Below video shows PolyJet technology in detail
Laminated object manufacturing (LOM)
Laminated object manufacturing (LOM) is a rapid prototyping (additive manufacturing) technology developed by Helisys Inc. In this technology, layers of adhesive-coated paper, plastic or metal laminates are successively glued together and cut to shape with knife or laser cutter. Objects printed with this technology can be additionally modified by machining or drilling after printing. Typical layer resolution for this process is defined by the material feedstock and usually ranges in thickness from one to a few sheets of copy paper. These printers use thousands of standard A4 sheet papers that are cut by the machine and then glued together in order to produce the finished product.

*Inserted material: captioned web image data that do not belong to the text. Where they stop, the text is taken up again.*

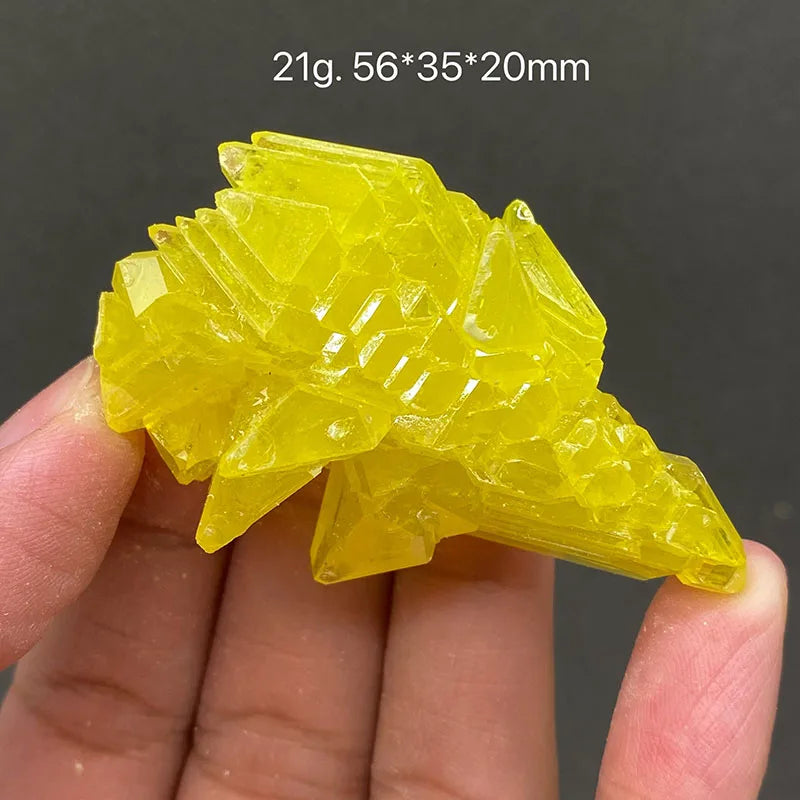 Zolfo Naturale Giallo 100% - Cristallo Minerale Specimen del Myanmar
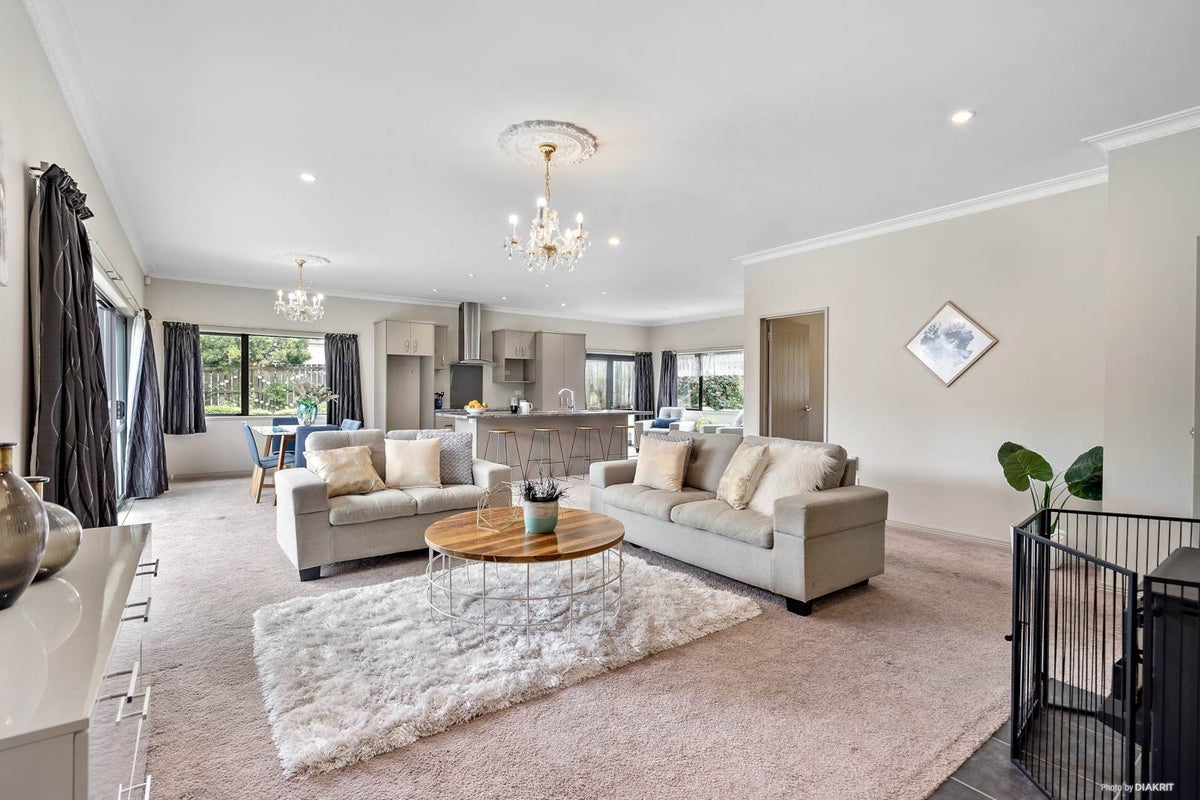 65D View Road, Henderson, Auckland - Carousel 1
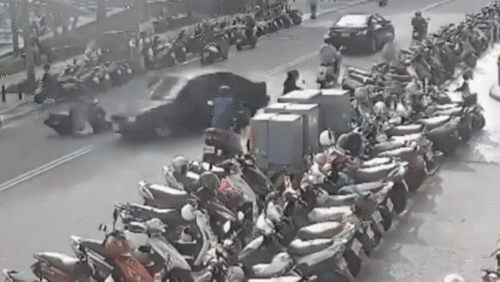 Cụ ông 84 tuổi cài nhầm số lùi tông hàng loạt phương tiện trên đường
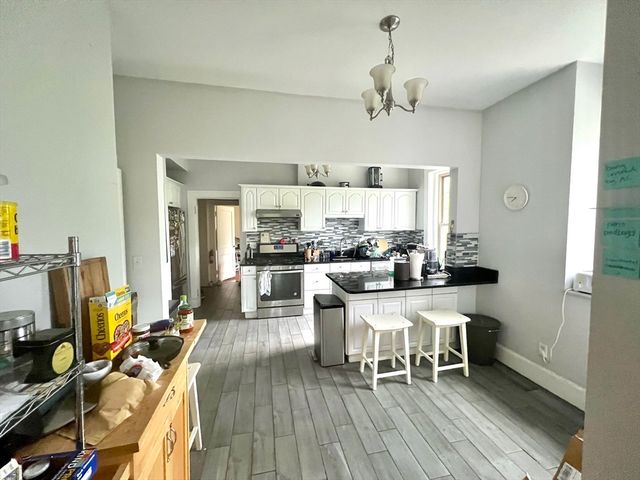 481 Boylston Street 3, Brookline, MA 02445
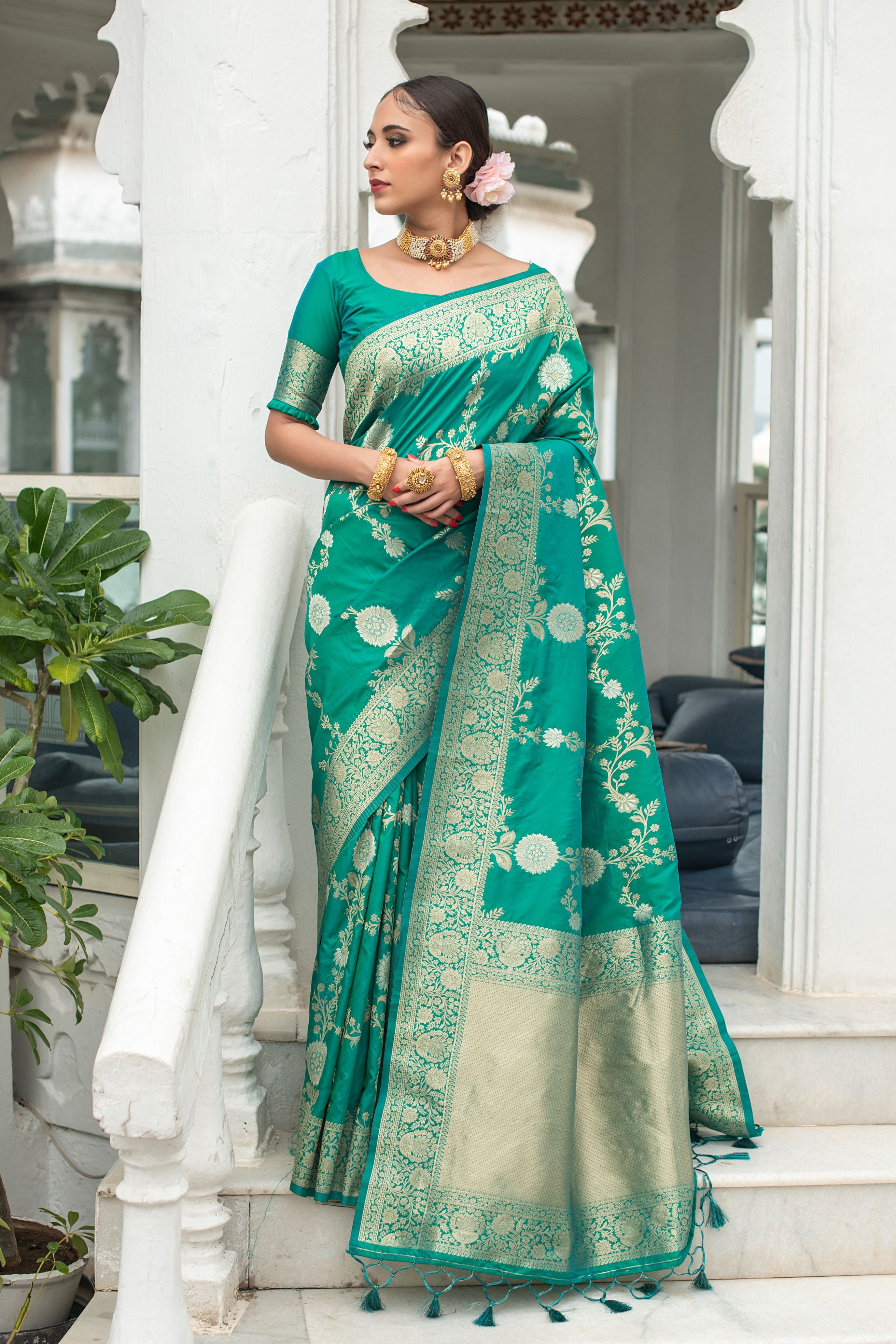 Buy MySilkLove Pine Green Woven Banarasi Silk Saree Online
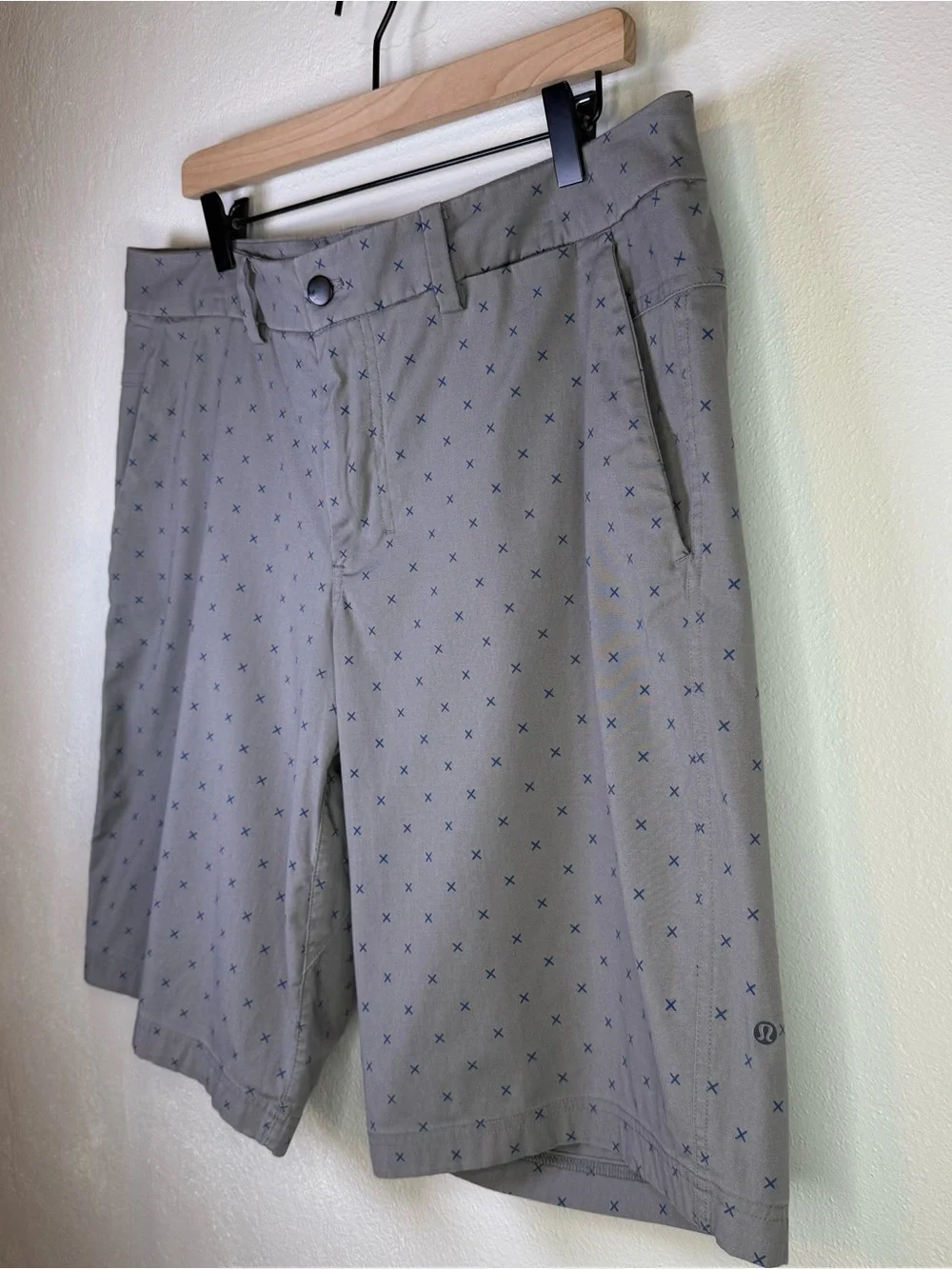 Lululemon Gray & Blue All Over X Print Classic Chino Casual Shorts Men's Size 38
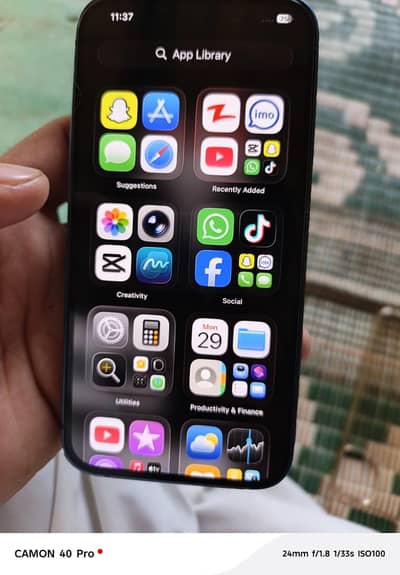 Apple iPhone 13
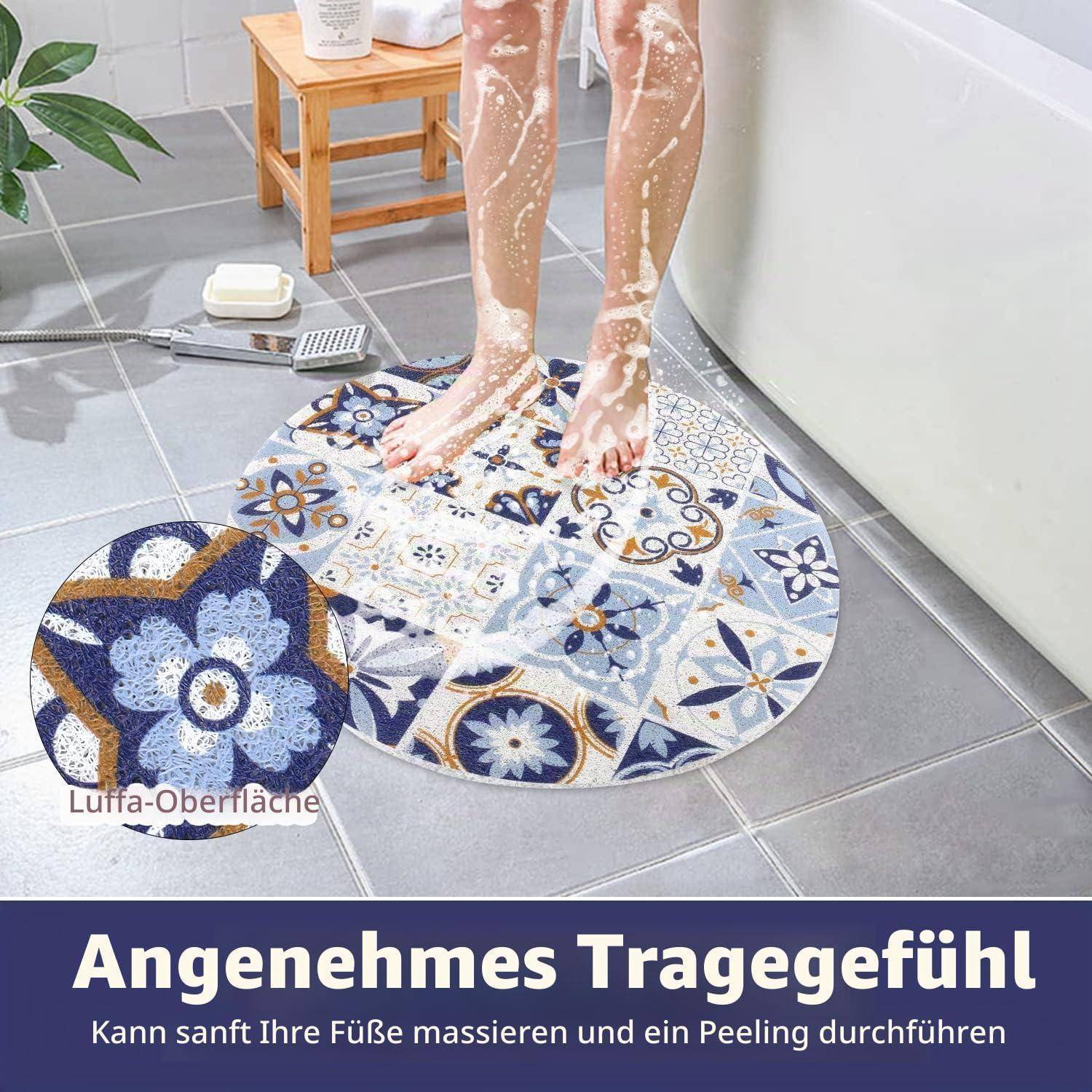 Person steht auf einer runden gemusterten Badematte im Badezimmer; Ausschnitt zeigt „Luffa-Oberfläche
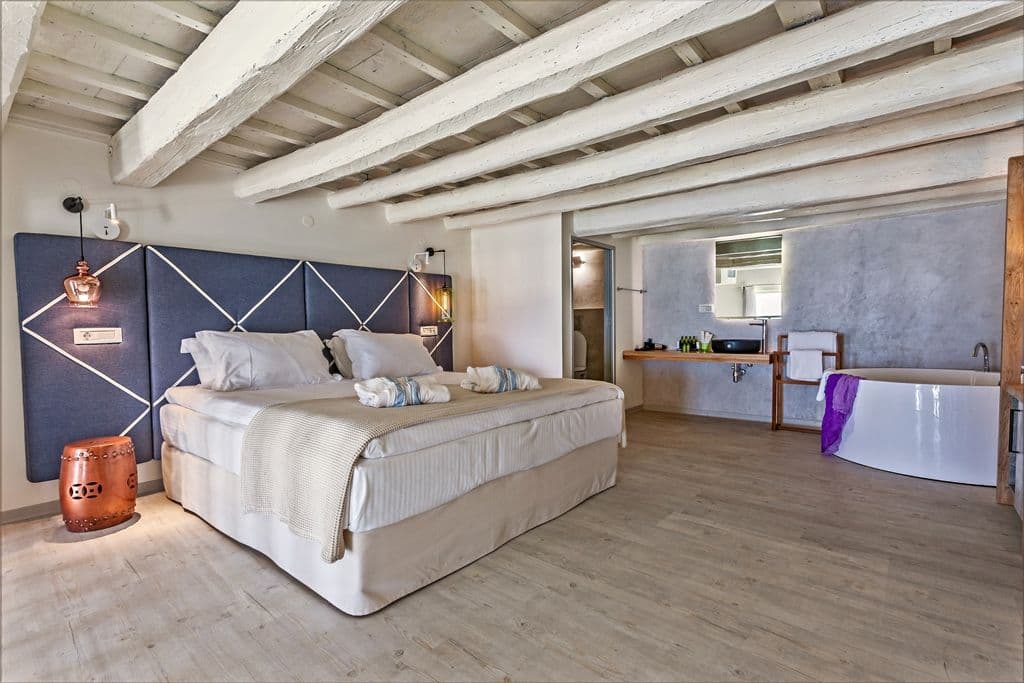 room-types-THALASSAR-SUITE-0.jpg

Below video shows Laminated Object Manufacturing technology in detail
Electron beam melting (EBM)
Electron beam melting (EBM) is a type of additive manufacturing for metal parts. The main difference between EBM and SLS is that EBM uses an electron beam as its power source as opposed to laser in SLS technology. EBM technology manufactures parts by melting metal powder layer by layer with an electron beam in a high vacuum. In contrast to sintering techniques, both EBM and SLM achieve full melting of the metal powder. In EBM, the final product has a higher quality and hence making it a true replacement of standard manufacturing techniques.
Below video shows Electron Beam Melting technology in detail
STL is an abbreviation of the word Standard Tessellation Language(STL). 3D printers use this file format for transforming a 3D image to a 3D model. The STL file format explains the geometry of a certain image. So it becomes easier for the printer to transform the image into model. These are basically open file standards and are widely used for Computer Aided Manufacturing (CAM) or rapid proto-typing.